ECLI:NL:RBLIM:2013:4790
Rechtbank Limburg
- Kort geding
- Rechtspraak.nl
Vordering tot ontruiming en betaling van huur door moeder tegen dochter
In deze zaak heeft eiseres, de moeder van gedaagde, een kort geding aangespannen tegen haar dochter met als doel de ontruiming van de woning en betaling van achterstallige huur. De procedure begon met een dagvaarding op 16 mei 2013, gevolgd door een mondelinge behandeling op 17 juni 2013, waarbij beide partijen niet persoonlijk aanwezig waren, maar zich lieten vertegenwoordigen door hun gemachtigden. Eiseres stelde dat er een huurovereenkomst was gesloten, waarbij gedaagde sinds 1 december 2009 € 600,00 per maand aan huur verschuldigd was. Gedaagde betwistte de huurovereenkomst en stelde dat eiseres geen spoedeisend belang had bij de vordering.
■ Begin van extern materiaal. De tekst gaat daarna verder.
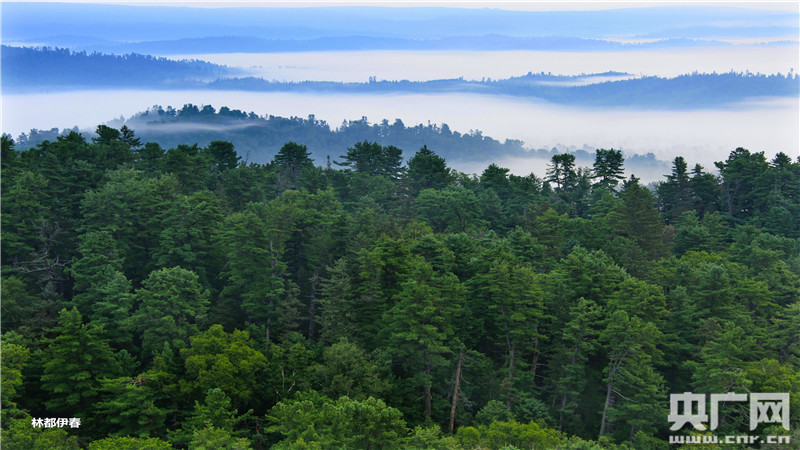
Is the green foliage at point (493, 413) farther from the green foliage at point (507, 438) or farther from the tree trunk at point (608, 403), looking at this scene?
the tree trunk at point (608, 403)

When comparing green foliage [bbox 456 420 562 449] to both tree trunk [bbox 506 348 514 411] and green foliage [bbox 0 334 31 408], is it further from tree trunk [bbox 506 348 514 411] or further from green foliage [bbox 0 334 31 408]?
green foliage [bbox 0 334 31 408]

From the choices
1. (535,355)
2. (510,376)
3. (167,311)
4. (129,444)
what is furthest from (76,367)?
(535,355)

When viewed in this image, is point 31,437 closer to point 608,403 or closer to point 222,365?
point 222,365

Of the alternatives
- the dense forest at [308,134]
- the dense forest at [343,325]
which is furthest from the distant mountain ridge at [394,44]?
the dense forest at [343,325]

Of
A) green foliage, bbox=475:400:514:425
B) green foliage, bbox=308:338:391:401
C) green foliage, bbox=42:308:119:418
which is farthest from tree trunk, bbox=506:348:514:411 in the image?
green foliage, bbox=42:308:119:418

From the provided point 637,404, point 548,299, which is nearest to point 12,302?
point 548,299

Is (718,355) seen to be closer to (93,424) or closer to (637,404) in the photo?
(637,404)

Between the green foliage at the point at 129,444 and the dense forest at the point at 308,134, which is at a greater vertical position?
the dense forest at the point at 308,134

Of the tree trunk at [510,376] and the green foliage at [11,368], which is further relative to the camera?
the tree trunk at [510,376]

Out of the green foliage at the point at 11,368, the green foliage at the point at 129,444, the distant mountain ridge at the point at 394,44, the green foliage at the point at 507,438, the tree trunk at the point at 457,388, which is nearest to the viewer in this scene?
the green foliage at the point at 129,444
De kantonrechter heeft in zijn beoordeling vastgesteld dat eiseres onvoldoende heeft aangetoond dat er sprake was van een spoedeisend belang. Eiseres had aangevoerd dat zij in financiële problemen verkeerde door het uitblijven van huurbetalingen, maar gedaagde betwistte dit en voerde aan dat eiseres over voldoende financiële middelen beschikte. Daarnaast werd opgemerkt dat eiseres zelf de procedure had aangespannen, wat haar claim van psychische druk ondermijnde. De rechter concludeerde dat de lange periode van inactiviteit van eiseres in het vorderen van ontruiming ook niet bijdroeg aan de urgentie van de zaak.
Uiteindelijk heeft de kantonrechter de vordering van eiseres afgewezen en de proceskosten gecompenseerd, aangezien beide partijen bloedverwanten zijn. Dit vonnis is uitgesproken door mr. P.H. Brandts, kantonrechter, in aanwezigheid van de griffier.